Seems to be working perfectly.
And this text is written by using the swipe feature. It works very well as you can see and it’s much faster.
Now let’s see how many corrections I needed to make… exactly zero. -
Predictive text is pretty much a solved problem, as evidenced by chatgpt.
The usual challenges are not in the software, they are in the user (because most people write like shit) or because you have, like me, several languages configured, and it can't pick the right one at the beginning. -
@Lensflare It works on my machine doesn't work for real life problems.
My Android gets it right on the first try, almost every time.
13 corrections. -
@cuddlyogre I had 3 personal iphones and many company iphones. It works on all of my machines.
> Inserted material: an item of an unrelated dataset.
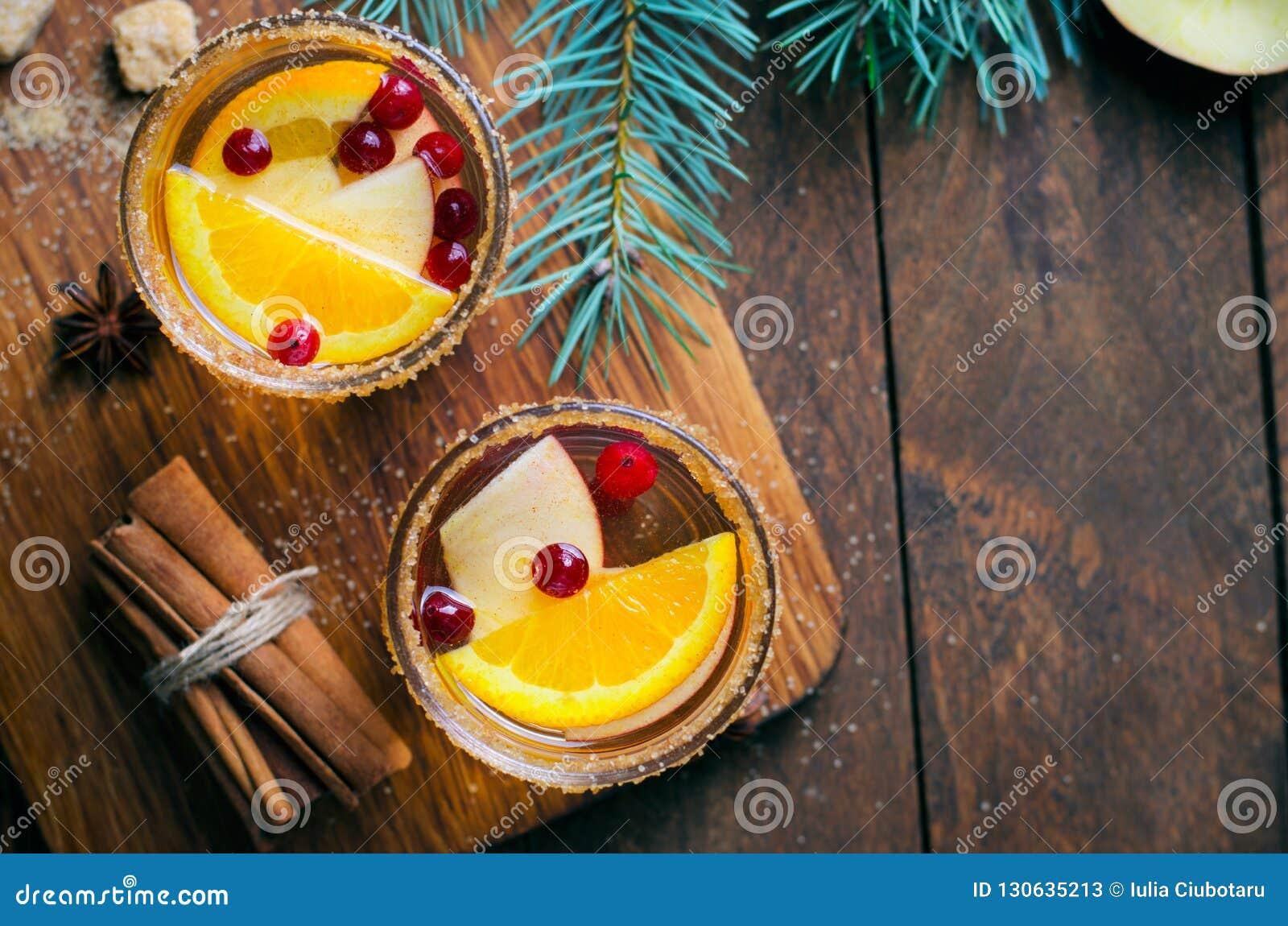 Cocktail do inverno, sangria do Natal com fatias de Apple, laranja, arando e especiarias, bebida de refrescamento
Just posting this so that others don’t get the impression that it’s something that every user experiences. -
@Lensflare I'm far from an outlier in this, and I want to make sure others know they aren't alone.
4 corrections -
@Nanos
All decent forms, be it web or native, indicate the type of the field to be password. And any predictive keyboard worth its salt knows not to mess with input to a password field.
Imagine you were developing an on screen keyboard that has a word prediction function and you have access to unlimited resources. Like Apple for instance.
Would you prioritize common English words like at, and, in, or, what, the
Or would you prioritize letter combinations like ave, ayy, inn, our, eraser, three
Would you use your vast resources to build in any context processing at all that suggests the next word based the previous words?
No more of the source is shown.